Written problem a: In the records, switch "backpack" to "rucksack" wherever it occurs between the line holding "How far is the black" and the line holding "3. the white top", inclusive. Return only those lines, with everything else unchanged.

Source text:

● ● ● ● ●

Was it Kristin Shepard, Sue Ellen, Cliff Barnes or Miss Ellie?
-Sue Ellen's sister. Yes.
-That is your...that is your...
-Do I have to put it on?
-Yes, you do.
I'm not sure it goes with my kimono, but I'll give it a shot, Brian,
just cos I'm a big fan.
Shall I just put it on my nose? I mean, we'll just do that.
OK, we are good.
This is a serious quiz, ladies and gentlemen.
I'm on a knife's edge, ladies and gentlemen, here.
-Well, my career is, anyway.
-Name the Dallas spin-off series that ran from 1979 to 1993.
-Was it...? Oh, you don't even need these.
..Santa Barbara, Knots Landing,
The Colbys, The Ewings?
It was Knots Landing, and I've been there too. Three times.
-A cul-de-sac in California.
-You've upgraded now.
To a slightly bigger hat. You can take that one off.
-Well, that might work. I can take that one off, can I?
Oh, OK. Right, I might have to wear at a jaunty angle for now.
Is that all right?
Which Academy award-winning actress replaced
Barbara Bel Geddes in the role of Miss Ellie for just one season?
Was it A - Donna Reed, B - Elizabeth Taylor,
C - Jessica Tandy or D - Katharine Hepburn?
The late great Donna Reed.
We're getting there. HE CHUCKLES
In 1987, which Hollywood heart-throb had an early role as Randy,
the boyfriend of Charlie Wade?
Was it A -Brad Pitt, B - Johnny Depp,
C - John Cusack or D - Ben Affleck?
-That is correct.
-Yeah, yeah, that's right.
-OK, slightly bigger.
-Well, it's a bit...
-It's Tex-Mex, I'll give you that. It's Tex-Mex.
Name all four Ewing brothers.
Gary, Ray, Bobby and JR.
-Thank you very much.
Do I get the full ten gallons now?
Did you win this in a raffle?
-Your applause, please...
-..to the king of Dallas.
The man who pretty much knows it all. Well done indeed.
Thank you, ma'am.
Can I show you something now that is very intimidating to a young
-And it is Hammer House Of Horror.
In 1980, the well-known British
film company Hammer Films
decided to branch out and make a series of scary short stories for TV
and so, Hammer House Of Horror was born.
EERIE MUSIC CONTINUES
Did you find the title scary?
The music is taking me back a bit, but it's that statue one, isn't it?
-It's the little...
-Charlie Boy, yeah.
All of that sort of stuff.
I mean, I can't watch any horror films.

● ● ● ● ●

Material shown:
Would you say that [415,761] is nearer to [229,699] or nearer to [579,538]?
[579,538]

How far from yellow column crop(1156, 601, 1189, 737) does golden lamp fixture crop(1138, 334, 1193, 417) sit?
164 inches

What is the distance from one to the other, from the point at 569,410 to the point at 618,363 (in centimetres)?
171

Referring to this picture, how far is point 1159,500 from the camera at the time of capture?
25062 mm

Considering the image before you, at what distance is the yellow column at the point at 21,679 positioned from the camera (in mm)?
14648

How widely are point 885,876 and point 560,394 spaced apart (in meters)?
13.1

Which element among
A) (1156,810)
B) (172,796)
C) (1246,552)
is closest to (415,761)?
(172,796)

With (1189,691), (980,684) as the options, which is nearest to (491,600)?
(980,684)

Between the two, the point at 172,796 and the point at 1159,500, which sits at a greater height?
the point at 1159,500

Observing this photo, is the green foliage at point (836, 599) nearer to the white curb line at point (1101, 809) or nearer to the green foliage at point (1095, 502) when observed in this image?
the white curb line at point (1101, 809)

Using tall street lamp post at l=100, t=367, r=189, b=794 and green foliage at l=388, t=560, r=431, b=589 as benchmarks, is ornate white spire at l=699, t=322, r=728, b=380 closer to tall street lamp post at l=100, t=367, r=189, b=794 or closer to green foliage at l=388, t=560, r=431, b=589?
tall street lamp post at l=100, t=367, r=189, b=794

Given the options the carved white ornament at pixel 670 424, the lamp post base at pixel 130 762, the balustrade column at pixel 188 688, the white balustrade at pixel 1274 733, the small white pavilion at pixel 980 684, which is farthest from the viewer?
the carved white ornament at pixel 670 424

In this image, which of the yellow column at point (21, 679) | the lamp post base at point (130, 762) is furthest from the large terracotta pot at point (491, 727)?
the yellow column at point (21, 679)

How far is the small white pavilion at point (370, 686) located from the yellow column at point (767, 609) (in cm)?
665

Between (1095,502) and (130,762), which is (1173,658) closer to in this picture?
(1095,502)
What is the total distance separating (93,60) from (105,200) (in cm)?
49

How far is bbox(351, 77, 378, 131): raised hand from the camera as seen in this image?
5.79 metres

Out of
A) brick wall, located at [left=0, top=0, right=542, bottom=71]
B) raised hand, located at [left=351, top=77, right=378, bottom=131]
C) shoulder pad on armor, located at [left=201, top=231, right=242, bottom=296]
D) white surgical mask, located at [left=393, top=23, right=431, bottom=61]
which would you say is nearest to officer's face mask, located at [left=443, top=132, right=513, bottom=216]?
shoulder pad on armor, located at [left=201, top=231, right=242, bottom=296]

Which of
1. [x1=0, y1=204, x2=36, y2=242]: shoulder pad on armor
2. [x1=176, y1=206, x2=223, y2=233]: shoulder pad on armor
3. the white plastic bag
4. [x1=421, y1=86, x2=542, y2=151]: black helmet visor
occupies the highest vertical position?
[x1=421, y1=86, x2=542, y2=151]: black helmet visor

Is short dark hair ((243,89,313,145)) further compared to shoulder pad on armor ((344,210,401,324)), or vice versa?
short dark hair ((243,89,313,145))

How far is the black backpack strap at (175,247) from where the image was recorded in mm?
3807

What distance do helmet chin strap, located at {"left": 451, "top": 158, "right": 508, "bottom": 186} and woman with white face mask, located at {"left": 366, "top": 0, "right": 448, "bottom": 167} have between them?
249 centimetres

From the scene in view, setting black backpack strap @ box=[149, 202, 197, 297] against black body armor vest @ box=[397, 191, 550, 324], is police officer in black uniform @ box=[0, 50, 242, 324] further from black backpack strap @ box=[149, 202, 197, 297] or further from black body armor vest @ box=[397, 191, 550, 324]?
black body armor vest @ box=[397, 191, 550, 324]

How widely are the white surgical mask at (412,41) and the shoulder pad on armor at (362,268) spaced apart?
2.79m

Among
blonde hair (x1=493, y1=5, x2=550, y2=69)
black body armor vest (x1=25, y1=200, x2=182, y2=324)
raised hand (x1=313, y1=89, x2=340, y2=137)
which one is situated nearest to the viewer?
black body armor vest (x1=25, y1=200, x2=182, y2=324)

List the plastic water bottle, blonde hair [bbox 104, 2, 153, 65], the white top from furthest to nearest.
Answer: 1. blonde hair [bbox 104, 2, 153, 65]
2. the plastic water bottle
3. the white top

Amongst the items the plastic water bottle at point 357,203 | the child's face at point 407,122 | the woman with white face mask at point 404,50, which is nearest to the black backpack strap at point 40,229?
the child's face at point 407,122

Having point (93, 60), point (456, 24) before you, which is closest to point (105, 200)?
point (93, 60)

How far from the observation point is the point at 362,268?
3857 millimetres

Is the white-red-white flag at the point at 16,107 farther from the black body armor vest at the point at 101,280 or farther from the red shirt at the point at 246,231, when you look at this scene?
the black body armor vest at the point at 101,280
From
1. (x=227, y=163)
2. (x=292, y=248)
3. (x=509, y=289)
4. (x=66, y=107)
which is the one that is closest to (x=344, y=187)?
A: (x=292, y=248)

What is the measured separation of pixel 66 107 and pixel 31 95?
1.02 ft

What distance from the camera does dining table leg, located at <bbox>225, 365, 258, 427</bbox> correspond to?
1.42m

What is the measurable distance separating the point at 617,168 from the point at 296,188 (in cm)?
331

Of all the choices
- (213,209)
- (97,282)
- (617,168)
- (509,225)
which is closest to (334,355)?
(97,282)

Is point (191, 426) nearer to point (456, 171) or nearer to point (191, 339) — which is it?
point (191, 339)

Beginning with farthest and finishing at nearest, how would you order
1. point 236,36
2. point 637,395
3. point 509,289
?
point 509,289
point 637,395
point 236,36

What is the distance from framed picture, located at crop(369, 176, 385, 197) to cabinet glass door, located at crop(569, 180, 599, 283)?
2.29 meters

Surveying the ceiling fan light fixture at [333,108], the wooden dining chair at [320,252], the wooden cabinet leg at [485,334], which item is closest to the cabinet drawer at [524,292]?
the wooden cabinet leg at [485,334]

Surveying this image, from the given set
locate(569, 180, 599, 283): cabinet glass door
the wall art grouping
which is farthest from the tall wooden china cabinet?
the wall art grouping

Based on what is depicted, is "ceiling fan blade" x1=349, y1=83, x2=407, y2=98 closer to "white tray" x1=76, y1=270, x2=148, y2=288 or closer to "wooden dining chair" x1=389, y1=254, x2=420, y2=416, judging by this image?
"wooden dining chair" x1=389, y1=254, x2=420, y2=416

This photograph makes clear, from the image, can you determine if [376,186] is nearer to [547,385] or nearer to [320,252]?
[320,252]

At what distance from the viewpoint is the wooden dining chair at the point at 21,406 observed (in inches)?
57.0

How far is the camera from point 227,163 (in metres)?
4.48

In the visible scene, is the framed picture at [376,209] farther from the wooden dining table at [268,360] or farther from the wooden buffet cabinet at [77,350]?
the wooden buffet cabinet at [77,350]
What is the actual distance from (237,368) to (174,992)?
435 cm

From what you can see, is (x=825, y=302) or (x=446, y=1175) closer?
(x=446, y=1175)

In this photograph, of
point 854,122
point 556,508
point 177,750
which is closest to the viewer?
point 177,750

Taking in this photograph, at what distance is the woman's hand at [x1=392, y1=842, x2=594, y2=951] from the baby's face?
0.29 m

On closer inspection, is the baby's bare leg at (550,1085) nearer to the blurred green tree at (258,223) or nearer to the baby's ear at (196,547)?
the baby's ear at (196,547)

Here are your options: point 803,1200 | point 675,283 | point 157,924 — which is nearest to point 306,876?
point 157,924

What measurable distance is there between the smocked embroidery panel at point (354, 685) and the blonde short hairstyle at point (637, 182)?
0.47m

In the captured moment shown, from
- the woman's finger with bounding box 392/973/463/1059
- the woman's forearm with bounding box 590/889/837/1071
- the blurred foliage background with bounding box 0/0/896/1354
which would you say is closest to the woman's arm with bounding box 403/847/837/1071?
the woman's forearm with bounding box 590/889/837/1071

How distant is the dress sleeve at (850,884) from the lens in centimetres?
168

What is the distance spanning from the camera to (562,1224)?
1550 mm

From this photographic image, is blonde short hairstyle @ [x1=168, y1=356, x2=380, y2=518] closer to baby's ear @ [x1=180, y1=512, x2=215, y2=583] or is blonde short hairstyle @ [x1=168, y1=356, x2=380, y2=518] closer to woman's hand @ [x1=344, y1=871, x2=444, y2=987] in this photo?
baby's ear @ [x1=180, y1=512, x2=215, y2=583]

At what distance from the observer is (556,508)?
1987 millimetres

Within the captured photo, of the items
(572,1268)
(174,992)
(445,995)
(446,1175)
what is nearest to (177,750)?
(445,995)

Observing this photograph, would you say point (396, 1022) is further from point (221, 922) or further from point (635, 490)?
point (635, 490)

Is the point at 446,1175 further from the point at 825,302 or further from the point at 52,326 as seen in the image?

● ● ● ● ●

Written problem b:
Answer these questions from the quiz transcript, one per line:
(i) Which years did the Dallas spin-off series run?
(ii) In what year did Hammer Films branch out into scary short stories for TV?
(iii) Who are the four Ewing brothers?

Full output a:
How far is the black rucksack strap at (175,247) from where the image was recorded in mm?
3807

What distance do helmet chin strap, located at {"left": 451, "top": 158, "right": 508, "bottom": 186} and woman with white face mask, located at {"left": 366, "top": 0, "right": 448, "bottom": 167} have between them?
249 centimetres

From the scene in view, setting black rucksack strap @ box=[149, 202, 197, 297] against black body armor vest @ box=[397, 191, 550, 324], is police officer in black uniform @ box=[0, 50, 242, 324] further from black rucksack strap @ box=[149, 202, 197, 297] or further from black body armor vest @ box=[397, 191, 550, 324]?
black body armor vest @ box=[397, 191, 550, 324]

How widely are the white surgical mask at (412,41) and the shoulder pad on armor at (362,268) spaced apart?
2.79m

Among
blonde hair (x1=493, y1=5, x2=550, y2=69)
black body armor vest (x1=25, y1=200, x2=182, y2=324)
raised hand (x1=313, y1=89, x2=340, y2=137)
which one is situated nearest to the viewer?
black body armor vest (x1=25, y1=200, x2=182, y2=324)

List the plastic water bottle, blonde hair [bbox 104, 2, 153, 65], the white top from furthest to nearest.
Answer: 1. blonde hair [bbox 104, 2, 153, 65]
2. the plastic water bottle
3. the white top

Full output b:
(i) 1979 to 1993
(ii) 1980
(iii) Gary, Ray, Bobby and JR